永遠くんに連れられて来たのは、あまりにも大きな家だった。

高台に位置する家の周りには塀が張り巡らされている。
永遠くんが暗証番号を入力すると、大きな門が自動で開いた。

ドラマでしか見たことのない光景に、ぽかんと口を開けて固まる。


こ、こんなすごいところに住んでるの……?
もしかして本当に王子……?

なんて思っていると、永遠くんは不思議そうな顔で立ち止まる私を見る。



「入らねえの?」

「あ、ご、ごめん!すごい家でびっくりしちゃって……」

「普通だろ」



いや、普通ではないよ。

さっさと玄関の鍵を開けて中に入ってしまう永遠くんを慌てて追いかけて中に入る。
なんだか綺麗すぎて、生活感のない部屋だった。



「そこが風呂。

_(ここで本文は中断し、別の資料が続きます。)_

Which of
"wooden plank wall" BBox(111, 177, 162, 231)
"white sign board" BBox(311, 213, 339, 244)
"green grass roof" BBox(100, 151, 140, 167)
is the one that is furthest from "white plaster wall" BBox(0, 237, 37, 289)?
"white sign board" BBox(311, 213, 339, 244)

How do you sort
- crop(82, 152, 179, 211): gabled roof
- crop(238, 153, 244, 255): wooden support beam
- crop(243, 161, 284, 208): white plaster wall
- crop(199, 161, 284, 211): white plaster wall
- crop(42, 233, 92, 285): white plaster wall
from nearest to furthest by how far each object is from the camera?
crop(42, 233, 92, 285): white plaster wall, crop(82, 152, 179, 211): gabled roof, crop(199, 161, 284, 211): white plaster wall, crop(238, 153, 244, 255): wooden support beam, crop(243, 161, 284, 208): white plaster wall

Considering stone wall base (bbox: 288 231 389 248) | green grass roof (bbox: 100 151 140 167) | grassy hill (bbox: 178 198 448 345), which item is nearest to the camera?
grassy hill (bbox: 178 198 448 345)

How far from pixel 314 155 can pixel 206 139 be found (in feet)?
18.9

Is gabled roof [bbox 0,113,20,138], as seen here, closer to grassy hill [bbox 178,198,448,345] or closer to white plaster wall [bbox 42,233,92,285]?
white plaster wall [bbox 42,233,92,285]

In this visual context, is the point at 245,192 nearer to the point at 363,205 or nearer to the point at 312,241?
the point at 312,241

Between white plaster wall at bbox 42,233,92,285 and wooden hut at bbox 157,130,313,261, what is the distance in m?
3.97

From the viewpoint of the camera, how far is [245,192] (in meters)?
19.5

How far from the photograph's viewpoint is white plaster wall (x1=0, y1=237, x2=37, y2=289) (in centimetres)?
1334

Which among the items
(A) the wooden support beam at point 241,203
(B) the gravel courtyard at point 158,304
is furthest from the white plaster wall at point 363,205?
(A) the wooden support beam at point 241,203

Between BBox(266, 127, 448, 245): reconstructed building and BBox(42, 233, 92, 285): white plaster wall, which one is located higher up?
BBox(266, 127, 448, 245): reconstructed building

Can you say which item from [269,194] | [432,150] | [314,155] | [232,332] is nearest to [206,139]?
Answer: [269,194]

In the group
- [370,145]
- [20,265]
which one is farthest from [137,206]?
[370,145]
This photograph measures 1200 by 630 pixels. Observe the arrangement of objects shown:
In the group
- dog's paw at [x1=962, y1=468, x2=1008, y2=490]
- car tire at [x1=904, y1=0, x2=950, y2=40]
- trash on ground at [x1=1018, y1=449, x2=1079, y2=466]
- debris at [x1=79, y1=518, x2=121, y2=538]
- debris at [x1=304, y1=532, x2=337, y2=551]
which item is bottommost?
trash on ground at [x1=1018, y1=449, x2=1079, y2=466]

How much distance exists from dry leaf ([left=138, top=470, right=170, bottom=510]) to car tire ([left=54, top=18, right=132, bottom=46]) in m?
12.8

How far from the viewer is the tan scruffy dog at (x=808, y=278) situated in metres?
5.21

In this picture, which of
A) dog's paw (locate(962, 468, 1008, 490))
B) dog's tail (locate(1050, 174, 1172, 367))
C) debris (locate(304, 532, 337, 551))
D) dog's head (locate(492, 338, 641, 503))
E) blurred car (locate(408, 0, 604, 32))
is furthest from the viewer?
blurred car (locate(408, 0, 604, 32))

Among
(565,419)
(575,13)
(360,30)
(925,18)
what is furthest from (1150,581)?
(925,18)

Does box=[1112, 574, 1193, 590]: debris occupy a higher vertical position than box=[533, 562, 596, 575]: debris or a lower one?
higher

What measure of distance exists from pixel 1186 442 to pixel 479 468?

乾燥機も使っていい。あとこれタオルと着替えな」


てきぱきとお風呂場に案内されて、部屋着とタオルを渡される。

……も、もしかしなくてもこれは永遠くんのスウェット!?

上下黒のスウェットは有名なスポーツブランドのもので、王子は部屋着までちゃんとしてるんだ……と、自分のセールで買った部屋着を思い出して恥ずかしくなった。

いうか、王子もスウェットとか着るんだ。
まあ、王子というかブラック王子だったけど。